What to produce:
Write the listing below out again in full, dropping its pictures.

━━ Given material ━━

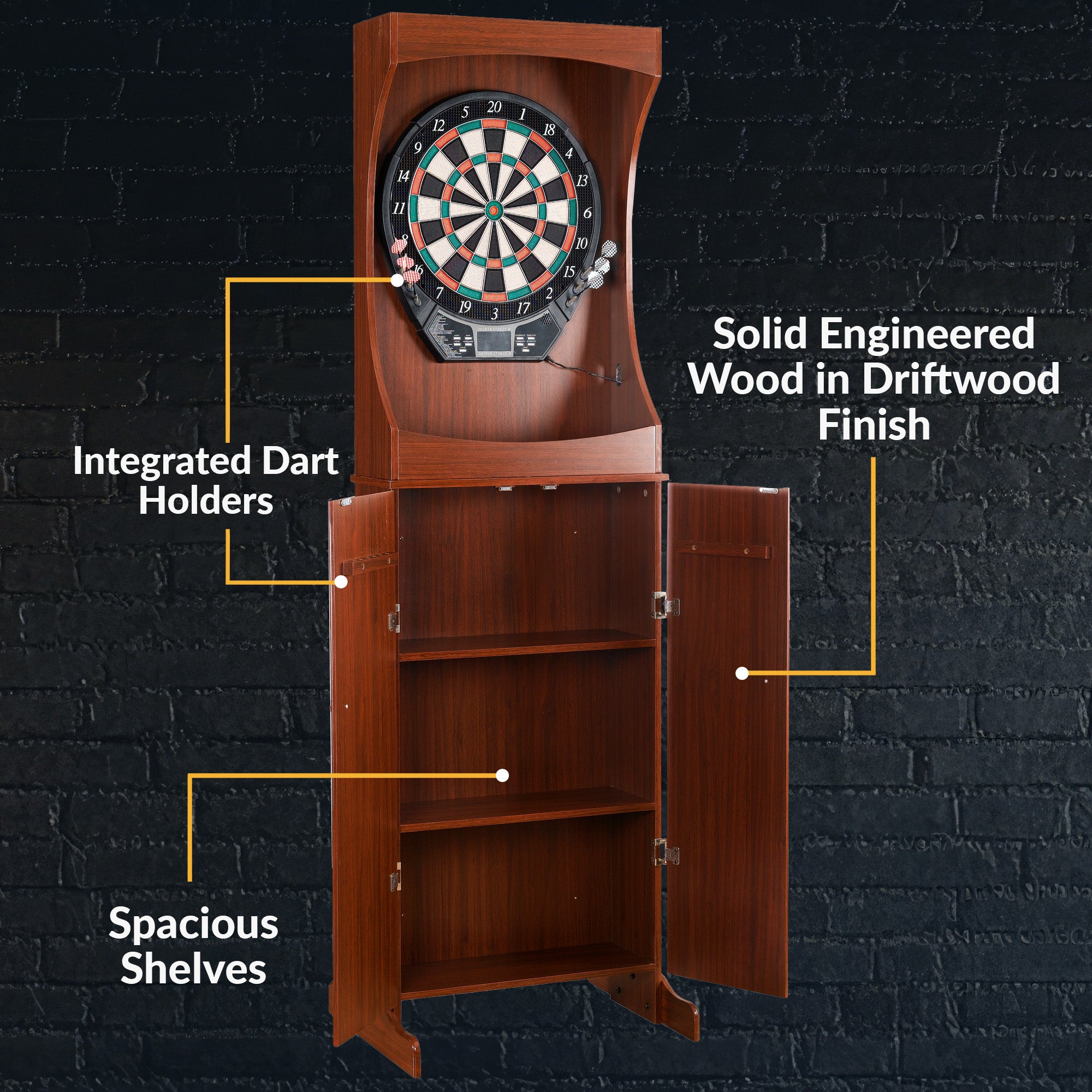 Outlaw Electronic Dartboard and 81-in Free-Standing Cabinet - Cherry Finish - image 7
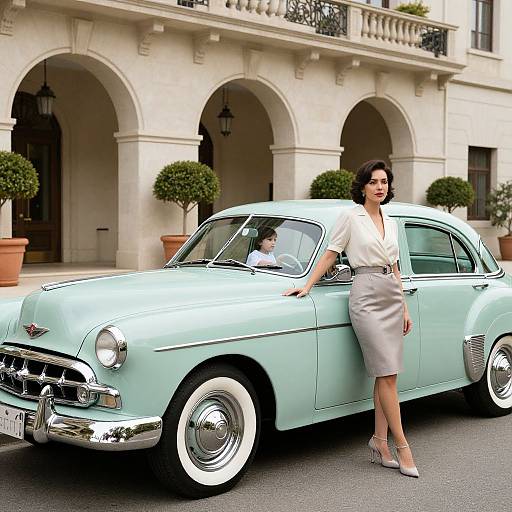Sophisticated Woman by Vintage 1950s Sedan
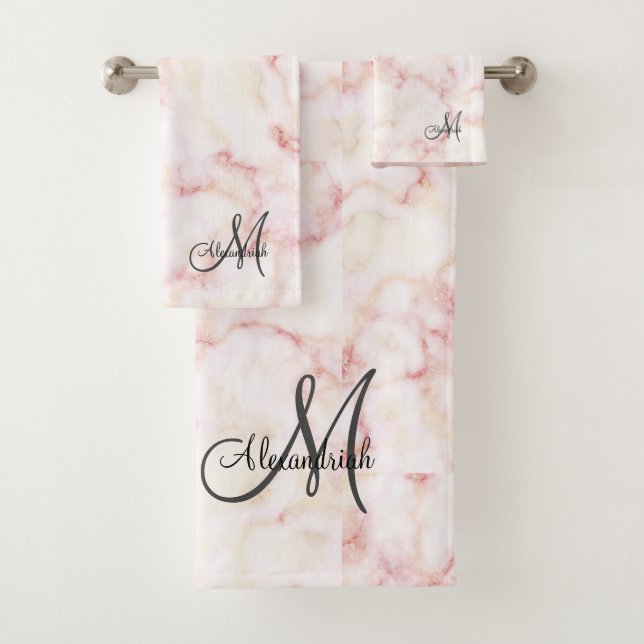 Elegant Rose pink white marble Black Monogram Bath Towel Set (Insitu)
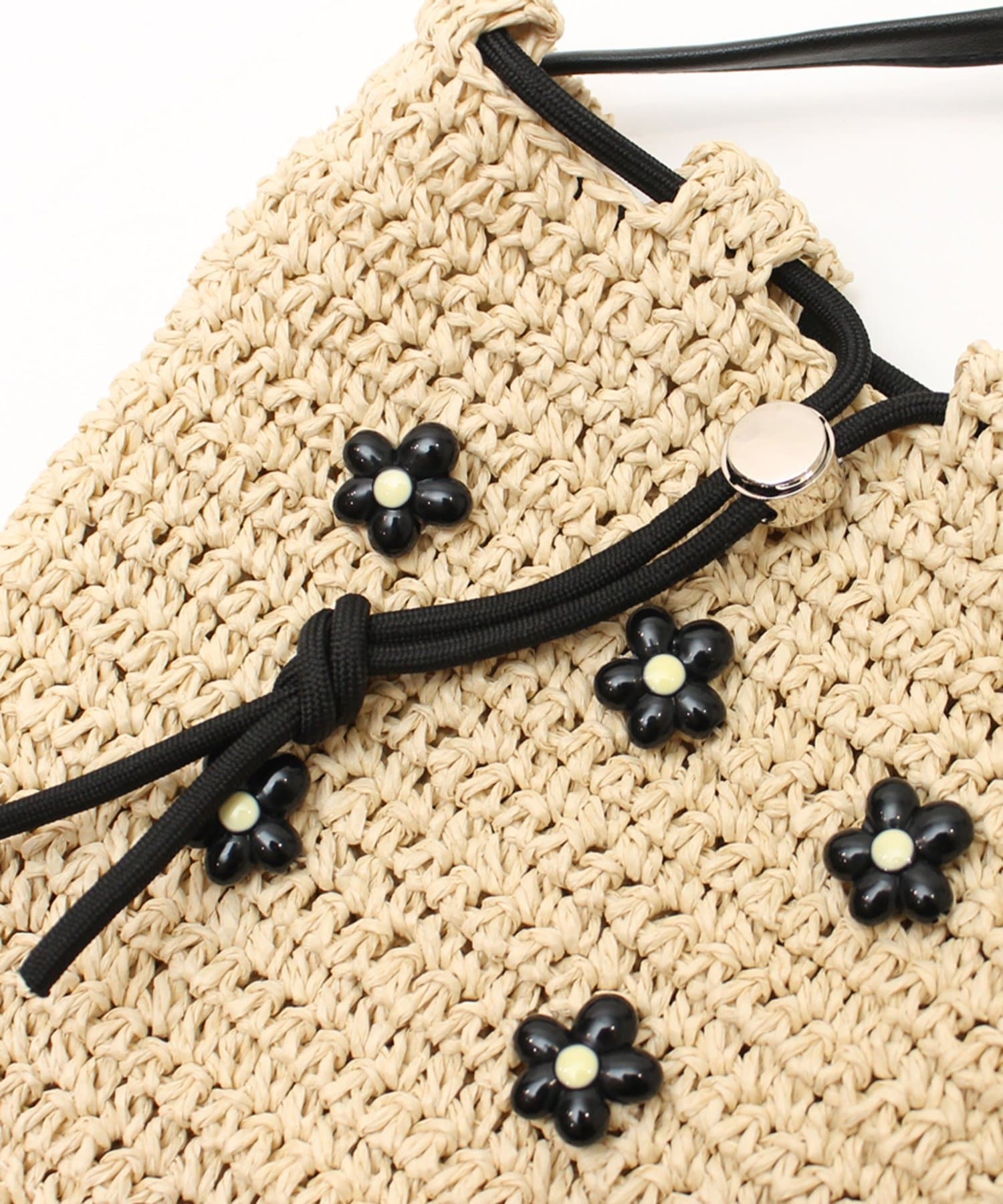 DISCOAT(ディスコート) 雑材フラワービーズ巾着ショルダーバッグ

━━━

Task solution:
 Outlaw Electronic Dartboard and 81-in Free-Standing Cabinet - Cherry Finish - image 7
Sophisticated Woman by Vintage 1950s Sedan
 Elegant Rose pink white marble Black Monogram Bath Towel Set (Insitu)
 DISCOAT(ディスコート) 雑材フラワービーズ巾着ショルダーバッグ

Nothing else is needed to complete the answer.